» **Exercise details**
Your answer should be the entries below, reproduced character for character.

» **Data to process**
===
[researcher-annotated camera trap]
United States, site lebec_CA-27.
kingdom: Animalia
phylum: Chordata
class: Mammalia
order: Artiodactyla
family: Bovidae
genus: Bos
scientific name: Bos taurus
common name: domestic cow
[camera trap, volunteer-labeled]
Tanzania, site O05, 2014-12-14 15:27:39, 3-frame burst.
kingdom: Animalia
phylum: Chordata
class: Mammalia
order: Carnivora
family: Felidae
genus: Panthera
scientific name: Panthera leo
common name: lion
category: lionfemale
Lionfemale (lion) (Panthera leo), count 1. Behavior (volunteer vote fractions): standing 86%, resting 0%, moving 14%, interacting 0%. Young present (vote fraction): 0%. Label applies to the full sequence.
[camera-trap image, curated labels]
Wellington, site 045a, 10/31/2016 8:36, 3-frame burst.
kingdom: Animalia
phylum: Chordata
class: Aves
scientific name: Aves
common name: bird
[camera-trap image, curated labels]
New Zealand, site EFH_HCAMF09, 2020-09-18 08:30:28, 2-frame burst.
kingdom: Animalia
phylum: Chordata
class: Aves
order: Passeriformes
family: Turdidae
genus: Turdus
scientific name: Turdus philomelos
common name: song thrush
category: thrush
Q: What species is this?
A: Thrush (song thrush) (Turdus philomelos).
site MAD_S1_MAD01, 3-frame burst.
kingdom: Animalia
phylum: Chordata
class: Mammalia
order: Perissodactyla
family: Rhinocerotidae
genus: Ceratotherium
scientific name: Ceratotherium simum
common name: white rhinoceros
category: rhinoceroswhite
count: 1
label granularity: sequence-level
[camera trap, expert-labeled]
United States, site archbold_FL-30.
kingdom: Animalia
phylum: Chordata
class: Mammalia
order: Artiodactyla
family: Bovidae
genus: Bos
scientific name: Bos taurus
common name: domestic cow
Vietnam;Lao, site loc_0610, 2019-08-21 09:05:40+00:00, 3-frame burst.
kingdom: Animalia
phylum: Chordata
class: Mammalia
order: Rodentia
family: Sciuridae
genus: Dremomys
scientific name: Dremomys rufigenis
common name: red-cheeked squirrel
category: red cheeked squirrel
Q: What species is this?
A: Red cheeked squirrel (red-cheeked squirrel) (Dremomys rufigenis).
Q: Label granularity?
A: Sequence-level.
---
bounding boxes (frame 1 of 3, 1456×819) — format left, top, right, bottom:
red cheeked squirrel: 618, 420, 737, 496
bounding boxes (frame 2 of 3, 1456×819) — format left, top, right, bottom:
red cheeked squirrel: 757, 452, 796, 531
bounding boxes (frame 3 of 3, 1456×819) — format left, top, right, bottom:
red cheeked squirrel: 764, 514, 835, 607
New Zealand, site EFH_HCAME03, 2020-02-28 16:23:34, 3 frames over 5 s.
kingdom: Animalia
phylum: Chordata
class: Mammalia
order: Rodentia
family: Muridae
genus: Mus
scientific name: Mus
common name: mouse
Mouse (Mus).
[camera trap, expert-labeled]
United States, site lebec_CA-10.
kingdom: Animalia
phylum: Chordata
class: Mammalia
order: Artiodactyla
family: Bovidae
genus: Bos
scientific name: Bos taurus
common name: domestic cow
===
» **Reply to the task**
[researcher-annotated camera trap]
United States, site lebec_CA-27.
kingdom: Animalia
phylum: Chordata
class: Mammalia
order: Artiodactyla
family: Bovidae
genus: Bos
scientific name: Bos taurus
common name: domestic cow
[camera trap, volunteer-labeled]
Tanzania, site O05, 2014-12-14 15:27:39, 3-frame burst.
kingdom: Animalia
phylum: Chordata
class: Mammalia
order: Carnivora
family: Felidae
genus: Panthera
scientific name: Panthera leo
common name: lion
category: lionfemale
Lionfemale (lion) (Panthera leo), count 1. Behavior (volunteer vote fractions): standing 86%, resting 0%, moving 14%, interacting 0%. Young present (vote fraction): 0%. Label applies to the full sequence.
[camera-trap image, curated labels]
Wellington, site 045a, 10/31/2016 8:36, 3-frame burst.
kingdom: Animalia
phylum: Chordata
class: Aves
scientific name: Aves
common name: bird
[camera-trap image, curated labels]
New Zealand, site EFH_HCAMF09, 2020-09-18 08:30:28, 2-frame burst.
kingdom: Animalia
phylum: Chordata
class: Aves
order: Passeriformes
family: Turdidae
genus: Turdus
scientific name: Turdus philomelos
common name: song thrush
category: thrush
Q: What species is this?
A: Thrush (song thrush) (Turdus philomelos).
site MAD_S1_MAD01, 3-frame burst.
kingdom: Animalia
phylum: Chordata
class: Mammalia
order: Perissodactyla
family: Rhinocerotidae
genus: Ceratotherium
scientific name: Ceratotherium simum
common name: white rhinoceros
category: rhinoceroswhite
count: 1
label granularity: sequence-level
[camera trap, expert-labeled]
United States, site archbold_FL-30.
kingdom: Animalia
phylum: Chordata
class: Mammalia
order: Artiodactyla
family: Bovidae
genus: Bos
scientific name: Bos taurus
common name: domestic cow
Vietnam;Lao, site loc_0610, 2019-08-21 09:05:40+00:00, 3-frame burst.
kingdom: Animalia
phylum: Chordata
class: Mammalia
order: Rodentia
family: Sciuridae
genus: Dremomys
scientific name: Dremomys rufigenis
common name: red-cheeked squirrel
category: red cheeked squirrel
Q: What species is this?
A: Red cheeked squirrel (red-cheeked squirrel) (Dremomys rufigenis).
Q: Label granularity?
A: Sequence-level.
---
bounding boxes (frame 1 of 3, 1456×819) — format left, top, right, bottom:
red cheeked squirrel: 618, 420, 737, 496
bounding boxes (frame 2 of 3, 1456×819) — format left, top, right, bottom:
red cheeked squirrel: 757, 452, 796, 531
bounding boxes (frame 3 of 3, 1456×819) — format left, top, right, bottom:
red cheeked squirrel: 764, 514, 835, 607
New Zealand, site EFH_HCAME03, 2020-02-28 16:23:34, 3 frames over 5 s.
kingdom: Animalia
phylum: Chordata
class: Mammalia
order: Rodentia
family: Muridae
genus: Mus
scientific name: Mus
common name: mouse
Mouse (Mus).
[camera trap, expert-labeled]
United States, site lebec_CA-10.
kingdom: Animalia
phylum: Chordata
class: Mammalia
order: Artiodactyla
family: Bovidae
genus: Bos
scientific name: Bos taurus
common name: domestic cow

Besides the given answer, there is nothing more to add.